Text.

New Books | Rogues’ Gallery

Dodgy dealings have been a national pastime for as long as South African history has been written down, as Matthew Blackman and Nick Dall show in Cecil Rhodes’ race to win votes.

This is a lightly edited excerpt from chapter six of Rogues’ Gallery: An Irreverent History of Corruption in South Africa, from the VOC to the ANC (Penguin Random House, 2021) by Matthew Blackman and Nick Dall.

By 1898, Cecil Rhodes felt he had served his time in the political wilderness, having stepped down in 1896 as prime minister after the Jameson Raid. But he now thought himself ready to become prime minister once again – just in time for a new Cape election. The election would turn out to be “the most corrupt, libellous and closely contested in Cape history”.

Rows.
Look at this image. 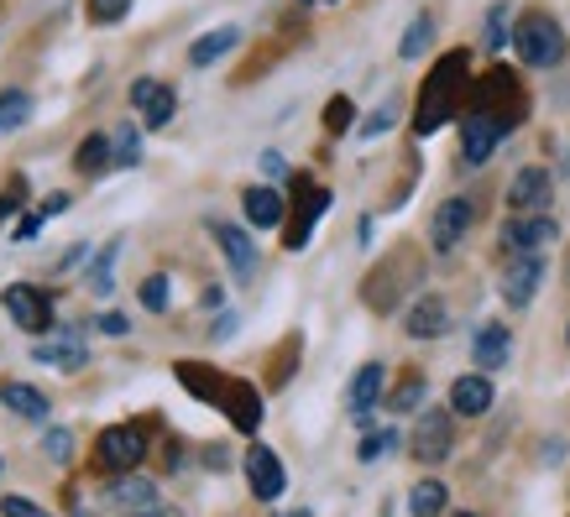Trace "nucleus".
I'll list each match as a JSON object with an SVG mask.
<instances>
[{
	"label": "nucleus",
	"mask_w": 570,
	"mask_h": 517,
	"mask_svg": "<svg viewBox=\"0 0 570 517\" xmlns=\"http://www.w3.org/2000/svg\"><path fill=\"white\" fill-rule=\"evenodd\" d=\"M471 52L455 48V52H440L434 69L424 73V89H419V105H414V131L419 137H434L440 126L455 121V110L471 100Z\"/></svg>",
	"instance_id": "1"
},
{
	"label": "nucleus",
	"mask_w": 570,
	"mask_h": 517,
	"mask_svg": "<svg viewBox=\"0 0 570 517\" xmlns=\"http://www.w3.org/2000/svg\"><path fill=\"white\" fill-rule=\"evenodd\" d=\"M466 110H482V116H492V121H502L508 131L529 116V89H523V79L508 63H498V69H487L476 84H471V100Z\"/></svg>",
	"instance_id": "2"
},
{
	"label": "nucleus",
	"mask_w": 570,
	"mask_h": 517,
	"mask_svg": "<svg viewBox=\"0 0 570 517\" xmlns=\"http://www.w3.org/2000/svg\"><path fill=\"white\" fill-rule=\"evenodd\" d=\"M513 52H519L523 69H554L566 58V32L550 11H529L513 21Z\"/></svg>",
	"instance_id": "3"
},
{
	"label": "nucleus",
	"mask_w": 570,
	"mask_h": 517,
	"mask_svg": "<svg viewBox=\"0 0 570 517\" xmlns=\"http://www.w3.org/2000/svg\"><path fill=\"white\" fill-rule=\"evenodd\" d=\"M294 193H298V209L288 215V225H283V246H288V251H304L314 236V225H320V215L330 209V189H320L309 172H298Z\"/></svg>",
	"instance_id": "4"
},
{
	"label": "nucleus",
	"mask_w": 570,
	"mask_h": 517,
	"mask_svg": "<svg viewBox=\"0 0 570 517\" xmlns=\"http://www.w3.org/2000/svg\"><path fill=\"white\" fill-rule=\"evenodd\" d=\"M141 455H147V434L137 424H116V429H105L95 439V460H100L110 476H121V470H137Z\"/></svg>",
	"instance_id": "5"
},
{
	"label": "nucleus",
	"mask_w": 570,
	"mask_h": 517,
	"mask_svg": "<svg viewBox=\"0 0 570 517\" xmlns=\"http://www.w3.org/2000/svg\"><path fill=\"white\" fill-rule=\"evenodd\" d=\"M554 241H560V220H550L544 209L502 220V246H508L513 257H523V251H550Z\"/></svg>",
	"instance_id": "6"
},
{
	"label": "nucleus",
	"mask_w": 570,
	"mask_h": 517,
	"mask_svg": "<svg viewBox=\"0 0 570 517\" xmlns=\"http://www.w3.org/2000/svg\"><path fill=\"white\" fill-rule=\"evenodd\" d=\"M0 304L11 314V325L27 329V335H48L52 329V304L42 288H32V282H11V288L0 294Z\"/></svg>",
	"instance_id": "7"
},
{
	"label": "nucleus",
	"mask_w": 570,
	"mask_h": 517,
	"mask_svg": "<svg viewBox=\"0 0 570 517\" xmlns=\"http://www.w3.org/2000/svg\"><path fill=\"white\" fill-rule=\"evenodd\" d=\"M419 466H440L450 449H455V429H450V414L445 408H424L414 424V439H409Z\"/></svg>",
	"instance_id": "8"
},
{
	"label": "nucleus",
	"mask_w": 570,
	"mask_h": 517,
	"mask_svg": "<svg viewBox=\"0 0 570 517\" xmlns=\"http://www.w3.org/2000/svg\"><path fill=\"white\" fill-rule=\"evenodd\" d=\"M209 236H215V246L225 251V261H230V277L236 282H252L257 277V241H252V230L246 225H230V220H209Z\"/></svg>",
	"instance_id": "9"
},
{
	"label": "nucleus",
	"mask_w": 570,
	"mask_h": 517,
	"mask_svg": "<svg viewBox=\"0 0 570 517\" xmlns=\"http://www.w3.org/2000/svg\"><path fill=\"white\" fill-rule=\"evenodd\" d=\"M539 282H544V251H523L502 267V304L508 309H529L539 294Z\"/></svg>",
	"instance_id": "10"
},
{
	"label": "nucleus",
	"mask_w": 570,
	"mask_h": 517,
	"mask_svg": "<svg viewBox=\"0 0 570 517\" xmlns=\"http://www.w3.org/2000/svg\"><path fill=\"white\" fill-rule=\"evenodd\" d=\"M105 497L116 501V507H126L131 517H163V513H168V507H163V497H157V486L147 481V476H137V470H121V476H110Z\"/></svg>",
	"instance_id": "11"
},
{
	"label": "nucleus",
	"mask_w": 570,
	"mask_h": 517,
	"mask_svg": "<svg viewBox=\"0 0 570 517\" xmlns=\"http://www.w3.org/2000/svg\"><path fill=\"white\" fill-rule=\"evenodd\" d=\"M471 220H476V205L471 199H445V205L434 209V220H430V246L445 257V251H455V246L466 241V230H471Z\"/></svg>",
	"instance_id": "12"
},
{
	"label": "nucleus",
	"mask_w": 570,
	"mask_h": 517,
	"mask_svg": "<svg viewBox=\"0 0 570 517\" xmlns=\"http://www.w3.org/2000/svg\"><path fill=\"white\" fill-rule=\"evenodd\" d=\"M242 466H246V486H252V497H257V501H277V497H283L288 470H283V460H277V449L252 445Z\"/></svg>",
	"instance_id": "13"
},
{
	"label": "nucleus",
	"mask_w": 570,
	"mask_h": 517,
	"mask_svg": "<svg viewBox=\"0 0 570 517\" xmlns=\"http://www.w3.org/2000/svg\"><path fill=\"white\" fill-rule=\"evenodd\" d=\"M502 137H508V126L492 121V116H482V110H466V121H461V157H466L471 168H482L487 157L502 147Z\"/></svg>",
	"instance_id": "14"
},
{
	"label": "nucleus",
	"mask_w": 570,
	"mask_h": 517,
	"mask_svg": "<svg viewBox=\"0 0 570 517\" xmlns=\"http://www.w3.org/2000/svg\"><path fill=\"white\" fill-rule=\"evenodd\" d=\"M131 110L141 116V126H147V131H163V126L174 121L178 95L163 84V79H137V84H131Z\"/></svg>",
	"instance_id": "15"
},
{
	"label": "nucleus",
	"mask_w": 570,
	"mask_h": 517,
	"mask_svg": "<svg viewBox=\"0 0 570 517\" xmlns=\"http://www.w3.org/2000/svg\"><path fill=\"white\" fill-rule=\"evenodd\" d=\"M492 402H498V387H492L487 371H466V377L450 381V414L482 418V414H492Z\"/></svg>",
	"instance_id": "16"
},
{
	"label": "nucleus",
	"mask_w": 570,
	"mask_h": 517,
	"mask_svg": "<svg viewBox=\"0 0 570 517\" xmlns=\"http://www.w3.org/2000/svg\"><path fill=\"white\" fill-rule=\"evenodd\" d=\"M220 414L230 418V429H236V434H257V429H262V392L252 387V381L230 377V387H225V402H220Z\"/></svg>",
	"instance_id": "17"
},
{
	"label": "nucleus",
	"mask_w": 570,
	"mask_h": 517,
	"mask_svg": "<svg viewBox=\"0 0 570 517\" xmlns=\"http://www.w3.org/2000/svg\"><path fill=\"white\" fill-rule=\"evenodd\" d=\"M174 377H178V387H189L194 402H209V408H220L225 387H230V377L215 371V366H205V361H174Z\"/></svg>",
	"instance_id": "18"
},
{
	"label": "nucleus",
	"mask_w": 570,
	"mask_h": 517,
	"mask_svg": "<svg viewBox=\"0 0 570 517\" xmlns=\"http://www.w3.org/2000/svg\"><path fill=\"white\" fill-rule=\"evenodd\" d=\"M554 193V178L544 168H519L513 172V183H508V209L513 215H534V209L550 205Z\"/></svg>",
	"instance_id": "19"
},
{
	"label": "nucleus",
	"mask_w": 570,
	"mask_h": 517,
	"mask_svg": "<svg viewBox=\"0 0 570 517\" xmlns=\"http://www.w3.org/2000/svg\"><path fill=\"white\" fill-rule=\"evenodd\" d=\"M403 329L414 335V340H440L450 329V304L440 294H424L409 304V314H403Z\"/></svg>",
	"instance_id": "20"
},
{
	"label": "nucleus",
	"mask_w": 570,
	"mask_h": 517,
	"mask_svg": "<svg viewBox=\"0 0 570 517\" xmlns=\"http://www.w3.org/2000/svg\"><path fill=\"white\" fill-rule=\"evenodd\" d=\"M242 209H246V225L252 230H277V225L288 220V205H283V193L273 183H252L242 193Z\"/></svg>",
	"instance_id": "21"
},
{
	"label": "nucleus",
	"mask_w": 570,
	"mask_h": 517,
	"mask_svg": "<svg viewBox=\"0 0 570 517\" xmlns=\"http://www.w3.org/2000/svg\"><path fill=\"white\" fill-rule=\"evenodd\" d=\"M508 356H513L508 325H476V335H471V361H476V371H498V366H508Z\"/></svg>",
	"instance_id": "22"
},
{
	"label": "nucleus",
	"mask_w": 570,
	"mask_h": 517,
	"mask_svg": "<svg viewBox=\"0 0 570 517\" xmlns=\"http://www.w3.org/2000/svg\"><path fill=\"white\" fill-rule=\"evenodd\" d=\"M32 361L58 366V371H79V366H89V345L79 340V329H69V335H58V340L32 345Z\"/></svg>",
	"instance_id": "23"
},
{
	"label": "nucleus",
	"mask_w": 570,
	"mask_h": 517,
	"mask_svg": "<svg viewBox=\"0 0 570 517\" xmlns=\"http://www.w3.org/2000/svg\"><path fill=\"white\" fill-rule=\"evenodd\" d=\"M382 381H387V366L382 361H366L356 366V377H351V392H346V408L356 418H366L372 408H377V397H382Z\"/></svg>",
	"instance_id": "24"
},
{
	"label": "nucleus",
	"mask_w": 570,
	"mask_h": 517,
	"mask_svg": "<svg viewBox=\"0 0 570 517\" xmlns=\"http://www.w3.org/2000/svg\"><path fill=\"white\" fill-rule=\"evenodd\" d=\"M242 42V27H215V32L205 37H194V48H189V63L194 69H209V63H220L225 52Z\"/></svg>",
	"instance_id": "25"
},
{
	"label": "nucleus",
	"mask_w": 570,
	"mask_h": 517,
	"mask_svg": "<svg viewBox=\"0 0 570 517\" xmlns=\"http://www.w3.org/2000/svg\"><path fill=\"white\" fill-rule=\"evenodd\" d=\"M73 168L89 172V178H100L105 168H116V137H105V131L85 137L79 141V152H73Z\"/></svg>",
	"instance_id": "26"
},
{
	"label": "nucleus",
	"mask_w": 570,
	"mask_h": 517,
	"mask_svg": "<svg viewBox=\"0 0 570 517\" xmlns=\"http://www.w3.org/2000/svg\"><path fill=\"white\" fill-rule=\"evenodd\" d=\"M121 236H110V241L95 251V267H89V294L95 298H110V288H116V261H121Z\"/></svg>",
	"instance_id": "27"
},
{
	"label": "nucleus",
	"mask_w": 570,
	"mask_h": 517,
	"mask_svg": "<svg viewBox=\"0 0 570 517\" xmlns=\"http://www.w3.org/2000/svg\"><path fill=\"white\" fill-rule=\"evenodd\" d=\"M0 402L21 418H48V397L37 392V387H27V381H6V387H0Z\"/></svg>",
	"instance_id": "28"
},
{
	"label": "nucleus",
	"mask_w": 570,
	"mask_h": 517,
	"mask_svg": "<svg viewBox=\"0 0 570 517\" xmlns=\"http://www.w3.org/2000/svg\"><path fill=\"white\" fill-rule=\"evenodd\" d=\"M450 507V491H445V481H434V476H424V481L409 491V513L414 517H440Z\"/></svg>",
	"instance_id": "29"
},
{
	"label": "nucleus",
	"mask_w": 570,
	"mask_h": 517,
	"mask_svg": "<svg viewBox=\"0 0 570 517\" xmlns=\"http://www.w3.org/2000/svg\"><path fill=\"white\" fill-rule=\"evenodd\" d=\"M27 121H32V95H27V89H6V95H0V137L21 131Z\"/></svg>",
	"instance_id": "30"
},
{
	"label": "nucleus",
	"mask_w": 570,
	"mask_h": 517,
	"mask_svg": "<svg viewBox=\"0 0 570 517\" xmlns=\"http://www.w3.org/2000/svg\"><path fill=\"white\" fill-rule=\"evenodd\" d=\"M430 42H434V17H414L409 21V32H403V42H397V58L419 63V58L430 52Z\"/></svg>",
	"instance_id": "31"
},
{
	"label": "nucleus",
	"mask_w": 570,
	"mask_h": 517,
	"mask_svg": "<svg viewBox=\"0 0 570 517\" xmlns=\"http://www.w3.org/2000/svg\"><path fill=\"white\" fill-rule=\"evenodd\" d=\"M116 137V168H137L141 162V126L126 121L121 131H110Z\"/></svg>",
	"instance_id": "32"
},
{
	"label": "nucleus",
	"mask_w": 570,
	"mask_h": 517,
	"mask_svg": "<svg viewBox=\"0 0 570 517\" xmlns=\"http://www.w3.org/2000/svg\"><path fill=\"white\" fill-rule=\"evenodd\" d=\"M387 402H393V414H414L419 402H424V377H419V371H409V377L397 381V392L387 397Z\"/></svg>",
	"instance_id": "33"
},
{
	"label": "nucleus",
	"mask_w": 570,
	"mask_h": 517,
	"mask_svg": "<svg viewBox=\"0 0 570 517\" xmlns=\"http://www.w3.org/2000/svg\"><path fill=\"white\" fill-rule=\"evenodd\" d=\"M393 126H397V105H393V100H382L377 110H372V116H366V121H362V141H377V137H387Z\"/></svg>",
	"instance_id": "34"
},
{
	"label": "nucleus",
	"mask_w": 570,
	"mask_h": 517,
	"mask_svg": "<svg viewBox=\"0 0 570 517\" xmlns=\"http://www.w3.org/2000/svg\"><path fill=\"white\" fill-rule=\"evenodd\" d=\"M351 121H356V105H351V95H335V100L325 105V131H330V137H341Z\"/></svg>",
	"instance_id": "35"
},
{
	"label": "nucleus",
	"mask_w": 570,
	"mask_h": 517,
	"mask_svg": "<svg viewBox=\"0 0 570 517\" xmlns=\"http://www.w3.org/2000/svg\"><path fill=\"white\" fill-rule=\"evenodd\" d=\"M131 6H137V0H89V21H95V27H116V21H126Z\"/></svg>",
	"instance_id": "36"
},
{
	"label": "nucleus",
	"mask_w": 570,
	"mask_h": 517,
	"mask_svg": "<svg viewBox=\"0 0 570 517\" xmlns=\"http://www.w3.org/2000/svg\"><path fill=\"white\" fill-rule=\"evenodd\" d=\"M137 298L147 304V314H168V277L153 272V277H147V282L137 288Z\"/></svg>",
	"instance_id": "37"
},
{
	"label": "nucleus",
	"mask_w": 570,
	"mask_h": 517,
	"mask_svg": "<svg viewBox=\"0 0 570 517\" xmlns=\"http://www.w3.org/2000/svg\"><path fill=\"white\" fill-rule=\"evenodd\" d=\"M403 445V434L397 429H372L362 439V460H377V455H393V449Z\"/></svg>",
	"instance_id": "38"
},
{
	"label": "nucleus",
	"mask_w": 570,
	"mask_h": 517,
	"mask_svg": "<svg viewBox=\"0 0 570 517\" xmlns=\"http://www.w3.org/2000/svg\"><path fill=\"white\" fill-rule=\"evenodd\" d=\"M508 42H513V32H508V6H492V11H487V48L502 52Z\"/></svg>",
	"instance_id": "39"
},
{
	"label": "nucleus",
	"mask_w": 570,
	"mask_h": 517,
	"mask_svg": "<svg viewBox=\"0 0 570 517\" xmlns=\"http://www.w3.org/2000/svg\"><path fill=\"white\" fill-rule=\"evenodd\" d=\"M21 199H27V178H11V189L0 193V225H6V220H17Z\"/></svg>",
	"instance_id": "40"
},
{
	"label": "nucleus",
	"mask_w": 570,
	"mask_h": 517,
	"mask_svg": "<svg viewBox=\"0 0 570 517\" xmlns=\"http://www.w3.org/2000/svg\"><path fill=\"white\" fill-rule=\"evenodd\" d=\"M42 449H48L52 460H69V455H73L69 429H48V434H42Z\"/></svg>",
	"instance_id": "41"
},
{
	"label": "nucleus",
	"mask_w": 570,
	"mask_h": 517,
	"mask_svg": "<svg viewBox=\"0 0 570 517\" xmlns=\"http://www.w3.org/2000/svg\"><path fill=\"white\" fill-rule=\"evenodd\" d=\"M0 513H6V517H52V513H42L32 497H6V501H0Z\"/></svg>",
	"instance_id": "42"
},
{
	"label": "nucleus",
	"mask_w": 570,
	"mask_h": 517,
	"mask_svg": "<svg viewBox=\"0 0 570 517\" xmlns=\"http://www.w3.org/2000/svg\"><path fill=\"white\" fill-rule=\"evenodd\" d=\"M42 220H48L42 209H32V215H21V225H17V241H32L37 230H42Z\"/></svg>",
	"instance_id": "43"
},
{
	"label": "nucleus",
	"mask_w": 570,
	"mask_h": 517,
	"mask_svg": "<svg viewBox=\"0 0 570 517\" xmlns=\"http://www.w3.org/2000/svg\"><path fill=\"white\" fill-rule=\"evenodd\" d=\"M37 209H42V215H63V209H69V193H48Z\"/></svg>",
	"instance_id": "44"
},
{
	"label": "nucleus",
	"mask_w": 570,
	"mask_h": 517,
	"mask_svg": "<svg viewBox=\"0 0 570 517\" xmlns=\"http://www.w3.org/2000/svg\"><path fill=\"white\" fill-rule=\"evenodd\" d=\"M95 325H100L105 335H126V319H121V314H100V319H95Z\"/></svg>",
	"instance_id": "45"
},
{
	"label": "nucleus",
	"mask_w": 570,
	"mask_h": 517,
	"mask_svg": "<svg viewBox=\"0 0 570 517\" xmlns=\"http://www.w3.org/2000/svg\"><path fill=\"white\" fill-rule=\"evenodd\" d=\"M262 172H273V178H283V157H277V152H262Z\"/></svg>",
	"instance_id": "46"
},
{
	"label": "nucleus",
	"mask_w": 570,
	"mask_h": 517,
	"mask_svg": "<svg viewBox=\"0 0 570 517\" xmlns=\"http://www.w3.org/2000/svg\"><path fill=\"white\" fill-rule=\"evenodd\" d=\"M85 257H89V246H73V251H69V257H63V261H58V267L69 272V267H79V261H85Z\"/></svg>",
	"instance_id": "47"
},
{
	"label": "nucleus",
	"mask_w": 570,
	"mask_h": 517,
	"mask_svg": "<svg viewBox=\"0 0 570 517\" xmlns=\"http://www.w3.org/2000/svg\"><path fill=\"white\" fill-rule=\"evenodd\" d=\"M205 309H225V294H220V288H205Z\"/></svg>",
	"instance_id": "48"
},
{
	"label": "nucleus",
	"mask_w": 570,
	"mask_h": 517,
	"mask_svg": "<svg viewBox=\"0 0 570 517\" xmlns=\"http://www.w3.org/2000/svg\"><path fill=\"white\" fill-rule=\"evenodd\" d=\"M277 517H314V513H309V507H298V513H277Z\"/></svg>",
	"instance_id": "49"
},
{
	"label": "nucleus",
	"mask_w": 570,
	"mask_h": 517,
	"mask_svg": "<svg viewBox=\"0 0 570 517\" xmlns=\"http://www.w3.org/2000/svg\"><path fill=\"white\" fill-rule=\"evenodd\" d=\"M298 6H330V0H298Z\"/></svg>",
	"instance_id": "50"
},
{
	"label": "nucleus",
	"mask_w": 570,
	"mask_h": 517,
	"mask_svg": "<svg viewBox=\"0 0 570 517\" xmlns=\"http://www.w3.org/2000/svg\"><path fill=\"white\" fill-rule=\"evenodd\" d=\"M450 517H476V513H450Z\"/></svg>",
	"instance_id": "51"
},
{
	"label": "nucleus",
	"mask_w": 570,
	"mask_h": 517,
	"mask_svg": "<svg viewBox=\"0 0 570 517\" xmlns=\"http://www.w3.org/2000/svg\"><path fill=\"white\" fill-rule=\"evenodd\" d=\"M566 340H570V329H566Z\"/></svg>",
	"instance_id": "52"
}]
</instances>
* * *
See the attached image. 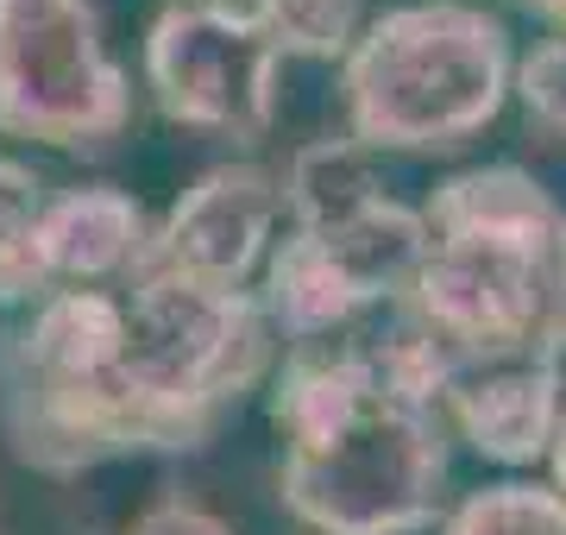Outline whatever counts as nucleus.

Instruction. Based on the Rogues' Gallery excerpt, explain why Cecil Rhodes had been in the political wilderness before 1898.

Answer for the task. Rhodes had stepped down as prime minister in 1896 after the Jameson Raid. By 1898 he felt he had served his time out of office and was ready to become prime minister again in time for a new Cape election.